Second, it also confirms that this company is recession resistant to a large extent, as its total annual revenue range over the past five years has been notably narrow, not experiencing any major or sudden drops during 2020.

All in all, these revenue figures indicate that this company runs a solid business in an essential industry and we obviously have no qualms with that.

When it comes to the company’s cash flow statement, positive net income generation has been far from a flaw for Verizon, as its net income during the same time frame (since 2018) has generally risen from around $16 billion in 2018, to $21.7 billion in 2022, which speaks again to the company’s fortitude during times of economic downturn and distress.
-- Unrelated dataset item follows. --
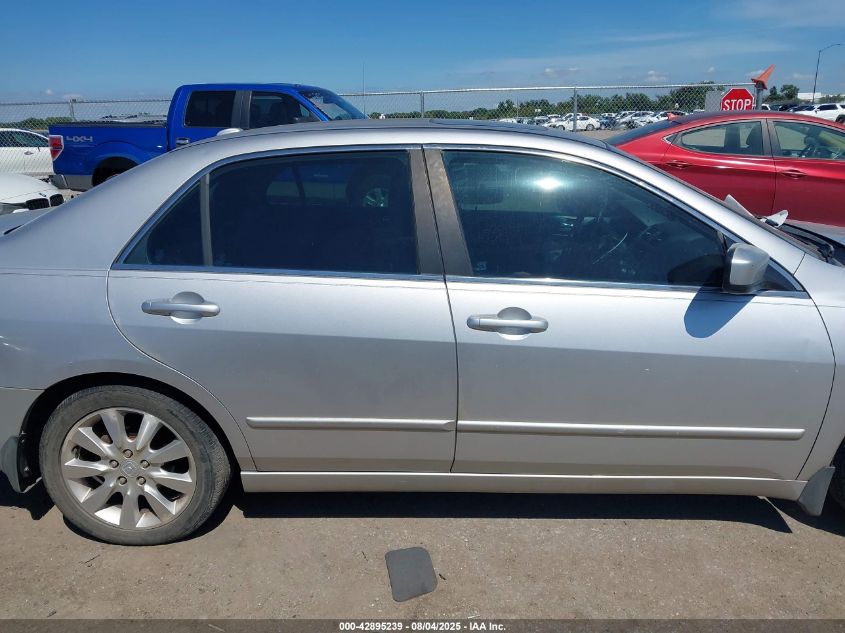 2006 Honda Accord 3.0 Ex VIN: 1HGCM66516A018325 Lot: 42895239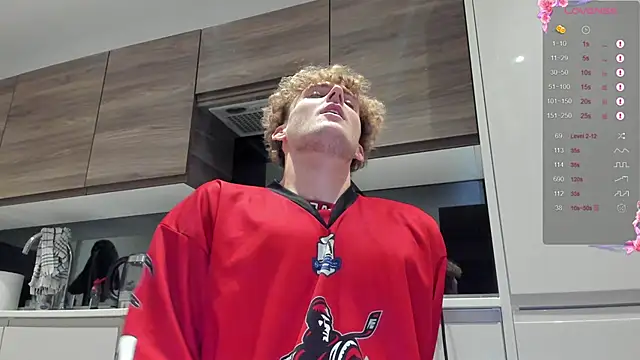 DominantAlex18 online show from December 4, 2025, 8:50 pm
It is also worth briefly noting that the company’s total cash from operations has remained both positive and consistent as well.

Verizon’s stock fundamentals

Candidly, we were hoping that Verizon had a comparably higher trailing twelve month (TTM) net profit margin than that of the industry’s average.

Thankfully, we weren’t disappointed.

Specifically, according to TD Ameritrade’s platform, Verizon’s TTM net profit margin stands at 15.89% to the industry’s average of -2.15%, which to us, is impressive, but at the same rate, more reaffirming in a sense because a company with the clout and extensive global operations as Verizon should naturally post a comparably higher TTM net profit margin.

Nevertheless, this is a great sign.

In addition to the company’s strong TTM net profit margin, Verizon also outpaces the industry’s averages when it comes to its TTM returns on assets and investment which are both around 5% higher than the industry’s averages, given the figures we found on TD Ameritrade’s platform.

Should you buy Verizon stock?

We see Verizon as a certain type of investor’s favorite stock.

For instance, we don’t think it would be reasonable to expect this company’s stock (NYSE: VZ) to double its revenue in the next year or two.

Nothing about this company screams growth.

However, investors employing a more passive, income-oriented strategy will likely love this stock as it provides a steady and strong annual dividend and is an absolute staple in the telecommunications industry, which isn’t going away anytime soon.

Given the predictability of this company’s business and its already more than solid financial base, we think it is most appropriate to give the company’s stock a “buy” rating.

DISCLAIMER: This analysis of the aforementioned stock security is in no way to be construed, understood, or seen as formal, professional, or any other form of investment advice. We are simply expressing our opinions regarding a publicly traded entity.